Между тем разорение и позор, навлеченные на Францию себялюбивой политикой Людовика XIV, не могли не вызвать протеста, робкого среди знати, бурного, стихийного среди народа, утесняемого и духовно, и экономически.
Королевское могущество было слишком велико, чтобы как отдельные голоса знатных критиков, так и отчаянная борьба отдельных кучек плохо организованного крестьянства могли пошатнуть престол Людовика XIV.
Но едва он закрыл глаза, как регент малолетнего Людовика XV Филипп II Орлеанский принужден был сделать некоторые уступки, смягчившие резкий характер абсолютной власти. Проснулись и былые политические притязания знати, которая устами графа Буленвилье производила себя от франков-завоевателей и требовала себе почетного места у других сословий, происходивших якобы от порабощенных галлов. Пробуждалось к жизни политической и третье сословие. Проповеди Массильона, сочинения аббата Сен-Пьера вызвали образование так называемого Клуба «антресоли», где ученые, государственные сановники и некоторые буржуа обсуждали политические вопросы дня. Клуб сумел повлиять даже на внешнюю политику правительства.

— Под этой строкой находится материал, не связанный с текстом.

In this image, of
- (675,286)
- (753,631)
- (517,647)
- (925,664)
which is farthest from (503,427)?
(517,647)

Тем с большей силой искало выхода и религиозное чувство буржуазии, оскорбляемой сухой обрядностью господствующей церкви и суровыми полицейскими преследованиями научной и религиозной мысли. Иногда эти религиозные томления выливались в уродливые формы почитания подозрительных праведников и сомнительных подвижников, несмотря на все гонения и запрещения духовных властей. В то же время цвет буржуазии, достигший влиятельного положения в рядах судейской магистратуры, вел нескончаемую упорную борьбу с ультрамонтанством, отстаивая от честолюбивых притязаний римской курии права национальной галликанской церкви.
Посвящение в масоны. Гравюра Жака-Филиппа Леба, XVIII в.

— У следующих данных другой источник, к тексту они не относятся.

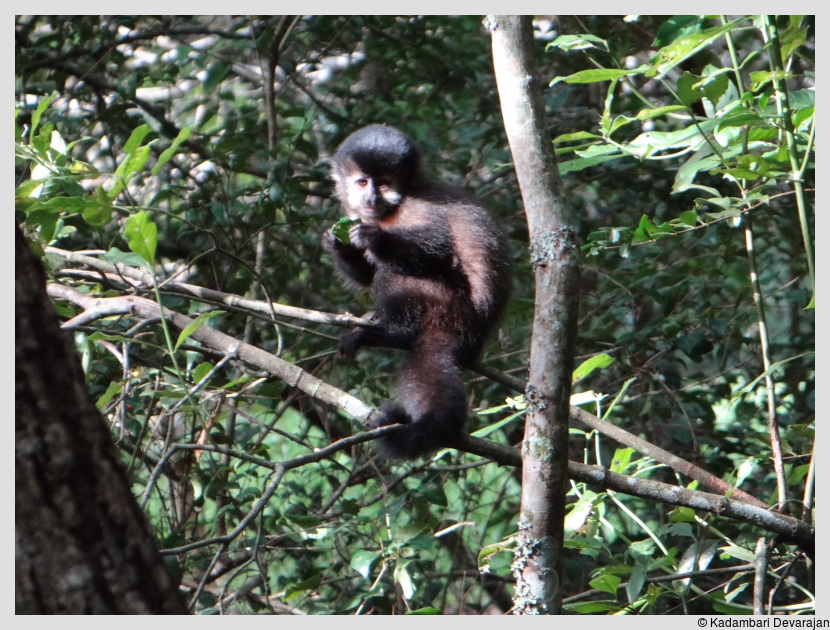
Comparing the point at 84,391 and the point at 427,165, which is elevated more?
the point at 427,165

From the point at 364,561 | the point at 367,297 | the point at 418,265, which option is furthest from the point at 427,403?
the point at 367,297

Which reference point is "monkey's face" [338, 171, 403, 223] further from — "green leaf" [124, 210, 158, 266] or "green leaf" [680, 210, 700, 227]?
"green leaf" [124, 210, 158, 266]

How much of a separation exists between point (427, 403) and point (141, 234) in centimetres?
129

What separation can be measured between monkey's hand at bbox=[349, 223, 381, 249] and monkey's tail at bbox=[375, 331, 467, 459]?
0.47 meters

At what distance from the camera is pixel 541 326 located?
2004mm

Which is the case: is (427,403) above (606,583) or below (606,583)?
above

При таких условиях туманный и неопределенный идеал братства с религиозно-нравственной окраской, воплощенный в английском масонстве, нашел сочувствие и у французского аристократа, и у буржуа.
Если дворянам, мечтавшим о былой власти, представлялось выгодное положение руководителей новых обществ, то взоры всех худородных, жаждавших перемены своего общественного положения и недовольных сухой обрядностью господствующей церкви, устремились назад к любезному сердцу «естественному состоянию». И идеологи третьего сословия с особым тщанием должны были искать средства для того, чтобы вытеснить уклонение от природы, вернуть природе прежнюю власть и восстановить первобытное состояние всеобщей свободы и равенства. Лучше всего передает эти ожидания и упования очень популярное анонимное произведение «Франкмасон (Сновидение)». Оно неоднократно переиздавалось в 40-х годах XVIII века. Сама природа заявляет, что «счастливые времена должны вернуться. Законы мои будут управлять Францией. Настоящее ручается мне за счастливое будущее»… Она приглашает спящего следовать за ней и показывает ему умилительную картину смирения гордых. «Это моя лучшая победа над человечеством, – говорит природа. – Она напоминает великим закон равенства и повергает к ногам кумиров славу, жертву почтенной и благородной свободы, которая ничего не заимствует от неправедных преимуществ и учит чтить право государей и богов. Царство мое освятило справедливую зависимость, которой требует власть государей и богов. Не удивляйся поэтому счастливой гармонии, порождаемой общностью сего блестящего согласия…»
План ложи. Иллюстрация к Sceau Rompu. 1745 г.
Итак, пылкие мечты о возвращении к природе сочетаются с верноподданническими чувствами, и стремления к равенству и братству, облеченные в высокопарные фразы, отвергают какой-либо политический протест.